Illinois. "Chicago Politics." Big Fish, Big Pond. Jason Meisner of the Chicago Tribune: "Longtime Ald. Edward Burke, one of Chicago's most powerful figures and a vestige of the city's old Democratic machine, has ... been ... charged ... with attempted extortion for allegedly using his position as alderman to try to steer business to his private law firm from a company seeking to renovate a fast-food restaurant in his ward. The charge carries a maximum of 20 years in prison.... The [federal criminal] complaint also alleged Burke asked one of the company's executives in December 2017 to attend an upcoming political fundraiser for 'another politician.' Sources identified the politician as Cook County Board President Toni Preckwinkle, who is running for Chicago mayor.... Prosecutors revealed during [a] 10-minute [bond] hearing [Thursday] that the FBI found 23 guns in the raids on Burke's City Hall and ward offices in November."

Maine. What a Difference a Democrat Makes. Joe Lawlor of the Portland Press Herald: "Gov. Janet Mills signed an executive order Thursday to expand Medicaid, fulfilling a campaign vow that ends the long delays imposed by the fervent opposition of her Republican predecessor, Paul LePage. More than 70,000 Mainers will be eligible for MaineCare health insurance under the expansion. Mills, who had promised to act on 'day one' of her administration, was sworn into office Wednesday evening and signed 'Executive Order 1' on Thursday.... 'More than a year ago, the people of Maine voted to expand Medicaid. Today, my administration is taking the long-awaited steps to fulfill their will,' Mills, a Democrat, said in a written statement." ...

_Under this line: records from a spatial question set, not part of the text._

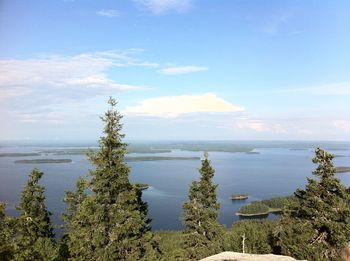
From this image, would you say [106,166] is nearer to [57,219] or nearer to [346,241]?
[346,241]

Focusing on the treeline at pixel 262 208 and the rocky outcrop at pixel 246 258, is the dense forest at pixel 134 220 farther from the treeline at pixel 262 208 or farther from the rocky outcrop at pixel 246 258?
the treeline at pixel 262 208

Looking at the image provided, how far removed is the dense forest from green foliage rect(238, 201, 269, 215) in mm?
72654

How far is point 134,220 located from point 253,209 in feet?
316

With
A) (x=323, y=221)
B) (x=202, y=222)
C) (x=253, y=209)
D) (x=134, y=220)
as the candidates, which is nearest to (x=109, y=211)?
(x=134, y=220)

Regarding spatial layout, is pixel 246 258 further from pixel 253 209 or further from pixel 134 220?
pixel 253 209

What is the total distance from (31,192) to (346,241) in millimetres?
28531

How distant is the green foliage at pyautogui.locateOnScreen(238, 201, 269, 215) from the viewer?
110 metres

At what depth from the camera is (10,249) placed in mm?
11562

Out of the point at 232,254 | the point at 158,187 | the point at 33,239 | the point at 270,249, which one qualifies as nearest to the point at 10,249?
the point at 232,254

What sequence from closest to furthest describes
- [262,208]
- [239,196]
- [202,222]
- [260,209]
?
[202,222] < [260,209] < [262,208] < [239,196]

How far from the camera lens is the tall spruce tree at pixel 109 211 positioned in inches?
823

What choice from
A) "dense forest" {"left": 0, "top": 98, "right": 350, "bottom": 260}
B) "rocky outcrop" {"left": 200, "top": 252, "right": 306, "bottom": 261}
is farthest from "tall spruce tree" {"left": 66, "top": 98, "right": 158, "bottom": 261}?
"rocky outcrop" {"left": 200, "top": 252, "right": 306, "bottom": 261}

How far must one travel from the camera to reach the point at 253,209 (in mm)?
111500

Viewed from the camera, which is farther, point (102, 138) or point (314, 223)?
point (314, 223)
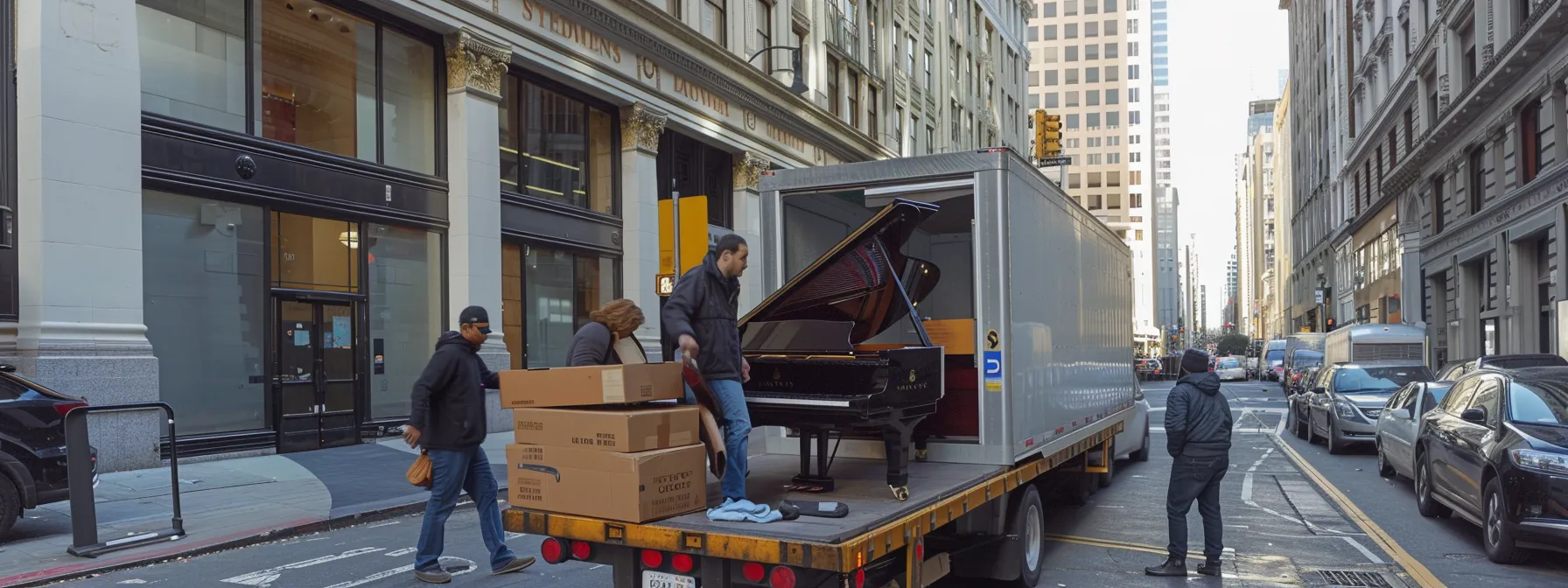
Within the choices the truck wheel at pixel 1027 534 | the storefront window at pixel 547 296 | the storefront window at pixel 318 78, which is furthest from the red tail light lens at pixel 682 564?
the storefront window at pixel 547 296

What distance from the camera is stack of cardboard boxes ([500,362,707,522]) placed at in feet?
16.6

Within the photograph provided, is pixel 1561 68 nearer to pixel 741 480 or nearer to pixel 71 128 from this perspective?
pixel 741 480

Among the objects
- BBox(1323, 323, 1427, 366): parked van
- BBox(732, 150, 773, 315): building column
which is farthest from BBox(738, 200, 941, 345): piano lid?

... Eric Russell of the Portland Press Herald: "Paul LePage's last-minute pardon as governor of a former Republican lawmaker from Dresden for a drug trafficking conviction 35 years ago went against the recommendation of his own board on executive clemency. In fact, the board didn't even schedule a public hearing before rejecting the pardon request of Jeffrey Pierce, which makes LePage's decision even more unusual, said Lenny Sharon, an Auburn attorney who served on the board for 23 years. 'I've never seen it happen,' Sharon said. Other pardons were issued by LePage during his final days in office. It's possible that some were done in the same manner as Pierce's, but there is no way of knowing because Maine law was updated last year to make all pardon decisions confidential." Read on to see why the clemency board disapproved Pierce's application.

News Lede

New York Times: "The Labor Department released its official hiring and unemployment figures for December on Friday morning, offering the latest picture of the American economy. 312,000 jobs were added last month. Wall Street analysts had anticipated an increase of about 180,000.... The unemployment rate rose to 3.9 percent. November's jobless rate was 3.7 percent.... The average hourly wage rose by 3.2 percent from a year earlier.... In the last couple of months, as stocks swayed and concern over the prospect of a recession ensued, the labor market was relatively steady. And December's numbers ended the year with a flourish.... And the unemployment rate seems to have risen for good reasons -- more people are being drawn into the job market, perhaps because of higher wages."